MIDLAND, Mich. — The United States Federal District Court will hear oral arguments today in a challenge to Michigan’s Blaine amendment, brought by five families across the state and the PACE Foundation, a nonprofit membership organization of Michigan parents who support the right to choose educational opportunities for their children. The families and the PACE Foundation are being represented by the Mackinac Center Legal Foundation and Bursch Law.
“We’re hoping that our parental rights are honored with freedom of choice for our child’s education and for all others to have equal and obtainable opportunities for their child to get the education they feel their children deserve,” said Jill Hile, a Kalamazoo parent of a first-grade student and Mackinac Center client.
Another client and parent of three children in elementary and middle school, Nicole Leitch of Charlotte, expressed hope that this case would “open the doors for education reform and expand school choice opportunities.”
The lawsuit, filed in September of 2021, seeks to allow tax-exempt education savings accounts to be used for private education. The Michigan Constitution currently has a discriminatory provision that does not allow any public funds to be used toward private schools. This stands in the way of parents’ ability to gain tax benefits from using their self-funded 529 accounts to help cover the cost of private school tuition.

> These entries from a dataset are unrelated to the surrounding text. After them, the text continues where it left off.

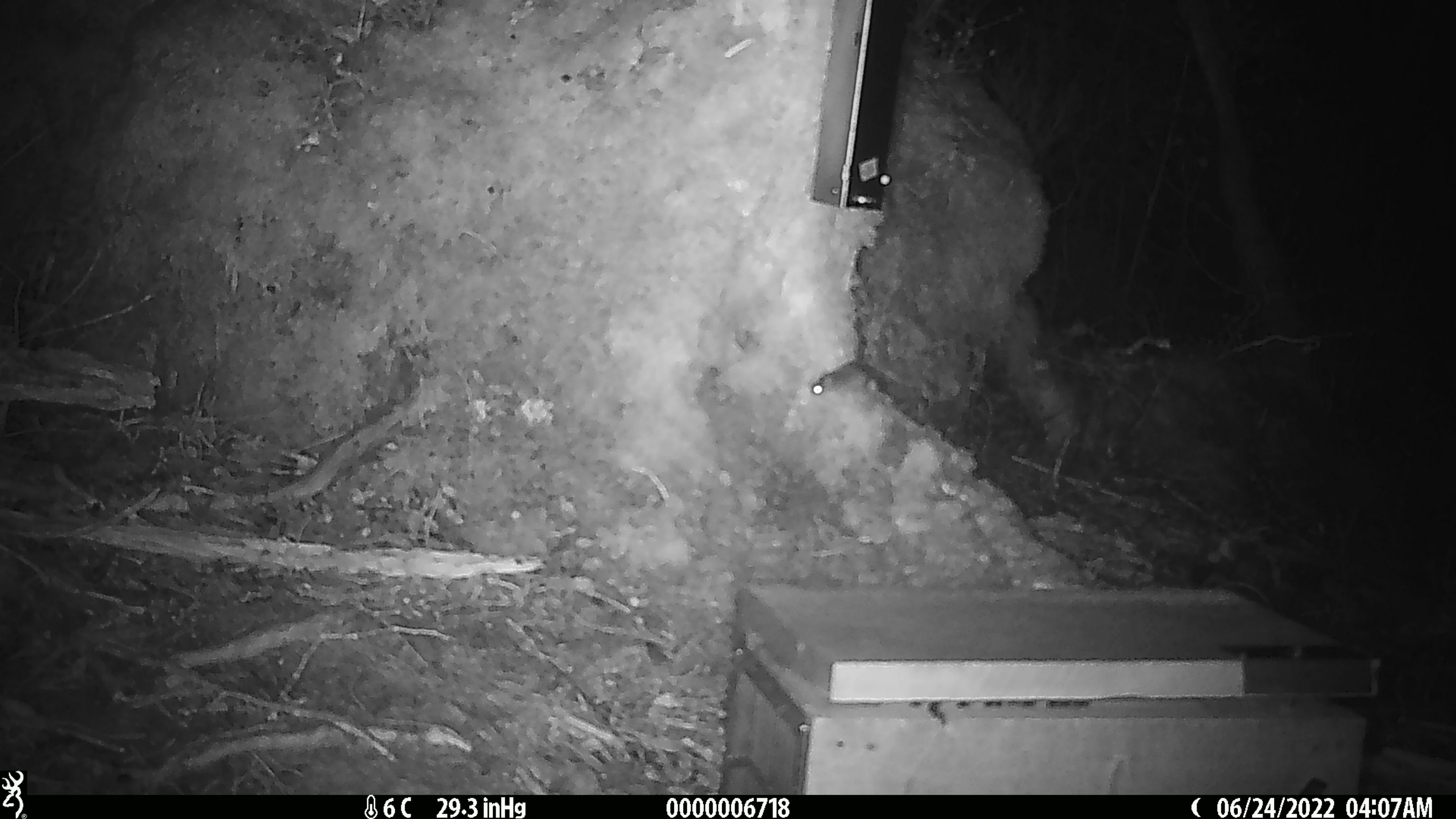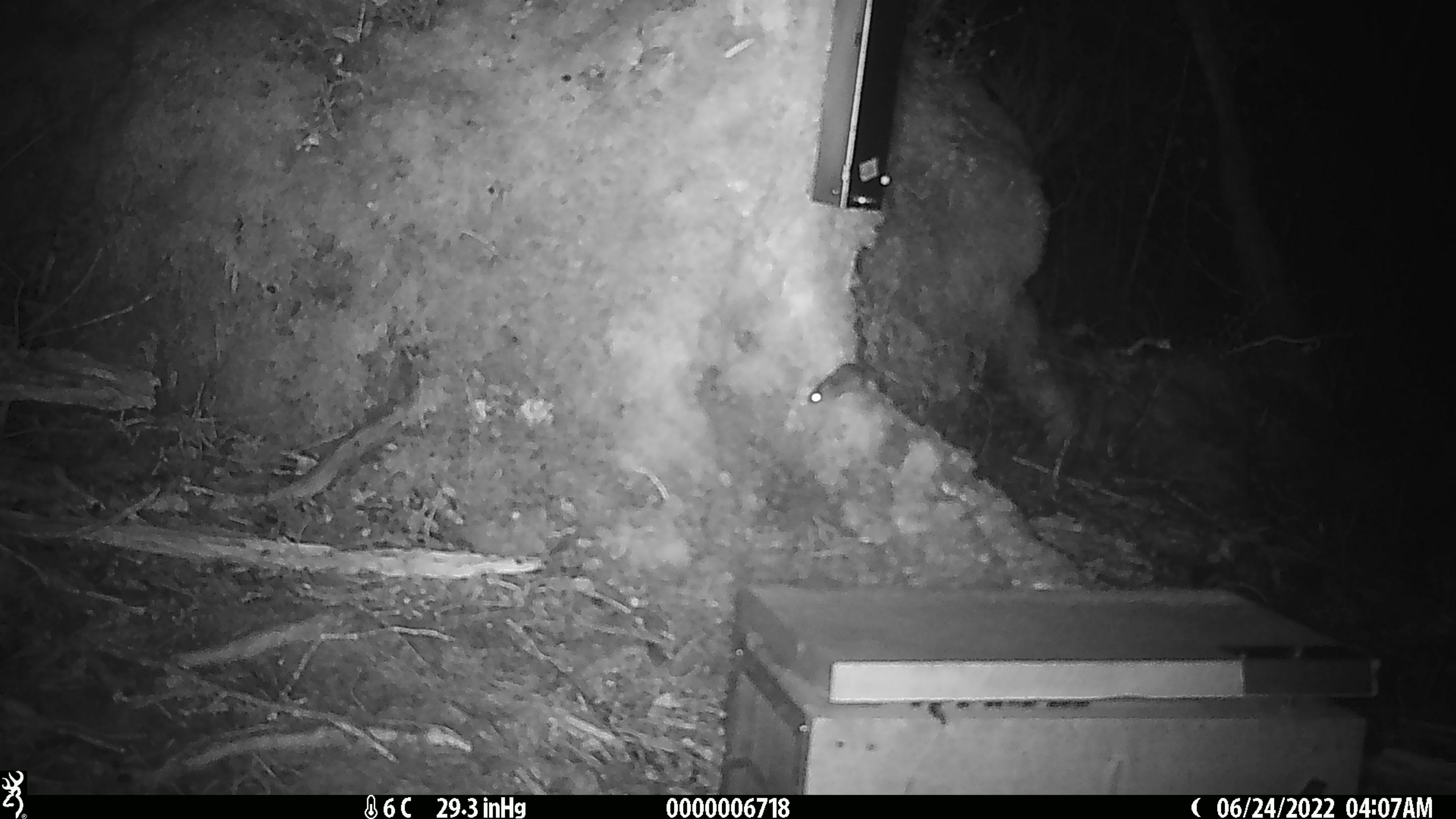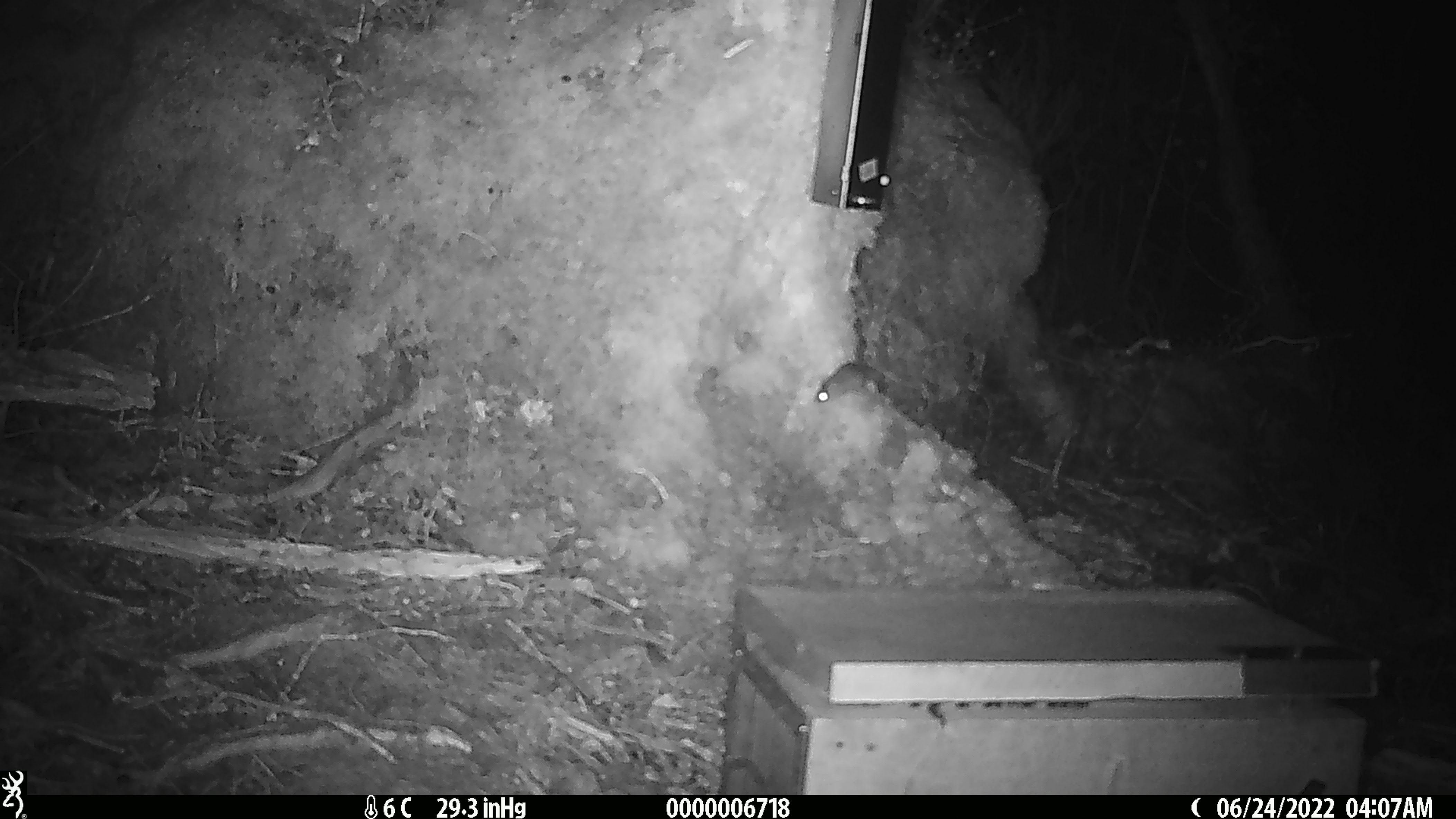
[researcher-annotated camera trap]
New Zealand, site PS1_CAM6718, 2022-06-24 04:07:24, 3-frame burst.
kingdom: Animalia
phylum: Chordata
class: Mammalia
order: Rodentia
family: Muridae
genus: Mus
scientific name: Mus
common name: mouse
Mouse (Mus).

“We are hopeful this case will open the door to bring choice in education to all families in Michigan,” said Jessie Bagos, a parent of two first-grade students and client of the Mackinac Center. “It’s important that our children have the best available options to succeed in life and school.”
The U.S. Supreme Court struck down other states’ similar amendments in its 2020 ruling in Espinoza v. Montana Dept. of Revenue, but the overly restrictive language in Michigan’s amendment makes the state an outlier.
“The Court should follow the direction of the U.S. Supreme Court and knock down this unconstitutional and discriminatory barrier,” said Patrick J. Wright, director of the Mackinac Center Legal Foundation. “A positive decision could open up doors for families and students who wish to pursue different educational options.”